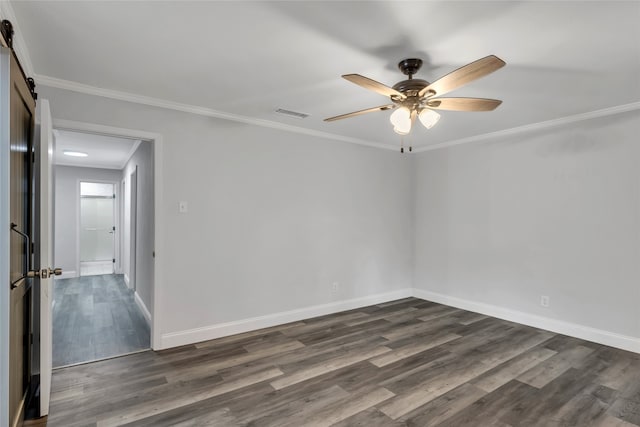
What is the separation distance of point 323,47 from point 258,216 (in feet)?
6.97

==

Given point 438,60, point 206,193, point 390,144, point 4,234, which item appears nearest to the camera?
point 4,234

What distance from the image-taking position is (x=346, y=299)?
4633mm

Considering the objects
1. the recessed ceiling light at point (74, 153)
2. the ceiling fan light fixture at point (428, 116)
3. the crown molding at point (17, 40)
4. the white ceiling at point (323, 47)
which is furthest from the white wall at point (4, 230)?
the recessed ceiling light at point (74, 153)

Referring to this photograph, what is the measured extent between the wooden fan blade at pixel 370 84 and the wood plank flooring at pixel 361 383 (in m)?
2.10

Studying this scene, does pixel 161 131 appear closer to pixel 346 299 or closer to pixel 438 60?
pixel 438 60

==

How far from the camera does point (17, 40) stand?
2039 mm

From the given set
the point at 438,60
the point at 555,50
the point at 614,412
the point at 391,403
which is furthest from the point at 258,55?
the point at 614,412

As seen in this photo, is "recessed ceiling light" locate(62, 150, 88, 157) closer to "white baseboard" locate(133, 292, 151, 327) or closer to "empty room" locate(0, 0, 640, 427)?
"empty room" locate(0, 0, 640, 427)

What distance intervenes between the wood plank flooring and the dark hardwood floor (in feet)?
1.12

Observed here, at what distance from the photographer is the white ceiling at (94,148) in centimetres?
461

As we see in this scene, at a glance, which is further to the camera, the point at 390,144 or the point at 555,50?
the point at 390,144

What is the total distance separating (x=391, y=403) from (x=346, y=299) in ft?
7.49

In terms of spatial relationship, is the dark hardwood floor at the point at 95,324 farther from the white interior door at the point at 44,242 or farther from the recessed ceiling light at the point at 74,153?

### SHORT EXERCISE
Reproduce the material word for word, from the line containing "As seen in this" up to and including the line containing "In terms of".

### THE REPLY
As seen in this photo, is "recessed ceiling light" locate(62, 150, 88, 157) closer to "white baseboard" locate(133, 292, 151, 327) or closer to "empty room" locate(0, 0, 640, 427)?
"empty room" locate(0, 0, 640, 427)

What distance intervenes between the wood plank flooring and the dark hardwood floor (in feet)?
1.12

Observed here, at what distance from the photographer is the white ceiling at (94,148) in centimetres?
461

As we see in this scene, at a glance, which is further to the camera, the point at 390,144 or the point at 555,50?
the point at 390,144

What is the total distance separating (x=391, y=403) from (x=346, y=299) in ft?
7.49

In terms of spatial relationship, is the dark hardwood floor at the point at 95,324 farther from the white interior door at the point at 44,242 or farther from the recessed ceiling light at the point at 74,153?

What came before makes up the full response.